Искра повесил голову, закусил губы. Между тем излишняя строгость боярина объяснялась на самом деле просто. Темны зимние вечера – и оттого кромешными этими вечерами часто думается о таком, чего нипочём не вспомнишь весёлой летней порой. И что было тому виною – то ли путешествие в Роскильде, то ли состязание Харальда с Крапивой Суворовной возле ладожских стен, когда Харальд решил заместить Искру, хотя спознаться-сдружиться с ним тогда ещё не успел… А только часто думал боярин Пенёк о том дне, уже отошедшем в былое. И вспоминал его с горечью и досадой. Так, словно именно тогда пролегла последняя межа в их с Сувором давней и глупой распре. Межа, которую на старости лет хотелось стереть. У Сувора дочь, отбрасывая упрямство и гордость, трезво размышлял Твердислав. Небось, тоже рад бы внуков понянчить… давно пора, только поди дождись от неё, лютой… А у меня сын… Не такие враги меж собою роднились, вдовые оба… детей-внуков сообща вразумляли…

Ко всему прочему, у Твердяты на корабле и без Искры народу было достаточно. Сам Пенёк с малой дружиной, младшие слы, придирчиво отобранные князем Вадимом взамен прежних, что ездили с Твердятой к датчанам, – те большей частью были Рюриковыми людьми и, возвратясь из-за моря, остались в Ладоге. Твердята, надобно сказать, расстался с ними дружески и теперь крепко надеялся – замолвят за него доброе словечко перед своим князем!.. В итоге пришлось ссадить на берег половину Харальдовых датчан, обычно ходивших на корабле. Осталась одна полная смена гребцов, и Харальд сказал:

– Что ж!
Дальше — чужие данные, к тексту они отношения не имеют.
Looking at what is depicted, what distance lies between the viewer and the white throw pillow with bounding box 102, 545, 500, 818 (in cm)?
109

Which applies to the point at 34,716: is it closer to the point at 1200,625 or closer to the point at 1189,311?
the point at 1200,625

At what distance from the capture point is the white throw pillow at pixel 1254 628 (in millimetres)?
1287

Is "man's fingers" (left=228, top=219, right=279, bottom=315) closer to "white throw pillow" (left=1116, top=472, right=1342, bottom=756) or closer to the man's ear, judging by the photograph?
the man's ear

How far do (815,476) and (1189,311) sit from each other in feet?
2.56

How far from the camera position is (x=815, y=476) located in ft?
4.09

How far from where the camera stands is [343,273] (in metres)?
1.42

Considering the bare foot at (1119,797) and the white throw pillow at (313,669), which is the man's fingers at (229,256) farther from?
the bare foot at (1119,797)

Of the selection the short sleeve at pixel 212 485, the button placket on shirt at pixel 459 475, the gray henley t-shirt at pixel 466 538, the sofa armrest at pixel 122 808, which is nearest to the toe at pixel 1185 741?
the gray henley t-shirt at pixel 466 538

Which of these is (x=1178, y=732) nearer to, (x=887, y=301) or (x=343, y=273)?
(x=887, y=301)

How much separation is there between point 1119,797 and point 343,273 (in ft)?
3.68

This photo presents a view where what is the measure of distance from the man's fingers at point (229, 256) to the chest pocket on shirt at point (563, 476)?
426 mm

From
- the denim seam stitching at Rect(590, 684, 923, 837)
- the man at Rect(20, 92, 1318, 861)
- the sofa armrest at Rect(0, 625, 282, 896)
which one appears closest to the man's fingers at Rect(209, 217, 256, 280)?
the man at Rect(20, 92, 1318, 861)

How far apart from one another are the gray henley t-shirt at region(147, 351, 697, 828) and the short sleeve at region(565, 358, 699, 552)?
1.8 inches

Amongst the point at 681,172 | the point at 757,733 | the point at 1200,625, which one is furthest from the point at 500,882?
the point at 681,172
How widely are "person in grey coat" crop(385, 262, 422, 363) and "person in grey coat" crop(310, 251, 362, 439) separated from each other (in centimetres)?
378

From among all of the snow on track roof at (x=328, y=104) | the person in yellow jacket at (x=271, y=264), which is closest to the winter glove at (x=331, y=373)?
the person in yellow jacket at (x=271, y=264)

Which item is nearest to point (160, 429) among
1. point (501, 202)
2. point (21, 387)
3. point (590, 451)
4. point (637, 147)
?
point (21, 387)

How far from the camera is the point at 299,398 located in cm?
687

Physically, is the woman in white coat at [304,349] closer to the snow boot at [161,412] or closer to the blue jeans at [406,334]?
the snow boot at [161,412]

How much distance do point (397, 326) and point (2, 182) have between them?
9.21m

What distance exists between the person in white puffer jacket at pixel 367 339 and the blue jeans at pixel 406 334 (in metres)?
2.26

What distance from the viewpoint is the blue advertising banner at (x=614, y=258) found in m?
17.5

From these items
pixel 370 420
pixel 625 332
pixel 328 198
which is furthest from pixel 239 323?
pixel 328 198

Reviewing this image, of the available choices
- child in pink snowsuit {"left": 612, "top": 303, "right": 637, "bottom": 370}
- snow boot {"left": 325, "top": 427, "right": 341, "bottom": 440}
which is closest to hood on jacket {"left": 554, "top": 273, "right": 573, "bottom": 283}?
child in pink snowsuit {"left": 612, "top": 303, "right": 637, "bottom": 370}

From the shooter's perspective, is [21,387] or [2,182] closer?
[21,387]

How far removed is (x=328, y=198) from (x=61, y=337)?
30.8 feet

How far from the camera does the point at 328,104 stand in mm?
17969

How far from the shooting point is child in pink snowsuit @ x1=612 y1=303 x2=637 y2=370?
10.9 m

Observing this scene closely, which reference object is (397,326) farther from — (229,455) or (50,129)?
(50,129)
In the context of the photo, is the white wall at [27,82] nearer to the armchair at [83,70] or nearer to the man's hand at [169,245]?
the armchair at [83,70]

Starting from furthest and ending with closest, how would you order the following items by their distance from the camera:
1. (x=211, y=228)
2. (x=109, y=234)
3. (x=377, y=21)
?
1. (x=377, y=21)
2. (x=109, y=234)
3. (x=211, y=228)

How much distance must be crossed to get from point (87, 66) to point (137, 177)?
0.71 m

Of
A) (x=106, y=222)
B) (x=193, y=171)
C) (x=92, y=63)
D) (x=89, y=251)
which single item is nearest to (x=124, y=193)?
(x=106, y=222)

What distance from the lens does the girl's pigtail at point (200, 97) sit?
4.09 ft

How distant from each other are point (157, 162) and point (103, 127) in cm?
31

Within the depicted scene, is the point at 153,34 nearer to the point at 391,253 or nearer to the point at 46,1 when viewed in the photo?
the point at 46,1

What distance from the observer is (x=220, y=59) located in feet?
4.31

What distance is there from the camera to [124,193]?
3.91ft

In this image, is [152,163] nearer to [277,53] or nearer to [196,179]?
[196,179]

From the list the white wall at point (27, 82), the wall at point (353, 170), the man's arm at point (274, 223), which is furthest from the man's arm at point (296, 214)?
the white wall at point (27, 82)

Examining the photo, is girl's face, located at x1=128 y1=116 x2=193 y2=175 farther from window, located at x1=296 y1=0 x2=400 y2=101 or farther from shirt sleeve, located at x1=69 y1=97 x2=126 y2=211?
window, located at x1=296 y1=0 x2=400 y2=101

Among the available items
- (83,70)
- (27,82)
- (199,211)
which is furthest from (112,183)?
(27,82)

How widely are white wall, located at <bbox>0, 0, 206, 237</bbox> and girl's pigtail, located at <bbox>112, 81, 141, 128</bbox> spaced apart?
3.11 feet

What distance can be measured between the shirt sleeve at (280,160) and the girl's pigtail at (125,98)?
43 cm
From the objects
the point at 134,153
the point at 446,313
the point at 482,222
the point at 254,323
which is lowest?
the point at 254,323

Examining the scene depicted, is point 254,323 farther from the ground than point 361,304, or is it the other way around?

Нам не за добычей гоняться и не от врагов удирать!

– Скоро из Нового Города в Ладогу по Мутной путешествовать можно будет, кольчугу дома забыв, – довольно разгладил бороду Твердислав. – С тех пор как вы с Искрой на Сокольи Мхи бегали, тамошнюю ватагу как морозом побило, не видно, не слышно! Не иначе, страшатся княжьего гнева, в другие места подобру-поздорову перебрались! А у порогов, на волоке, Сувор встретит, за его щитом и до стольной рукой подать будет…

– И без его щита дойдём, – распрямил плечи Харальд. – Свои по всему борту развешаны. Сюда ведь добрались!

– Добрались, – кивнул Твердята. – Только тогда мы домой поспешали. Ныне же станет нас Сувор Несмеяныч с честью и бережением принимать-провожать, как твой родич Хрольв того прежде нас к твоему батюшке провожал!

Харальд подумал и ответил:

– Это хорошо, что ты мне напомнил про Хрольва. Ты поистине мудр, ярл, и счастлив твой конунг, заслуживший перед Богами такого советчика. Думается мне, Сувор Щетина должен будет неплохо принять меня, хотя бы ради моего родства с Хрольвом! И вот тогда-то не назовут меня люди достойным сыном Лодброка, если я не отплачу тебе добром за добро. Ведь, наверное, и от нас с Сувором будет хоть мало зависеть, сколь велика окажется твоя удача в примирении конунгов!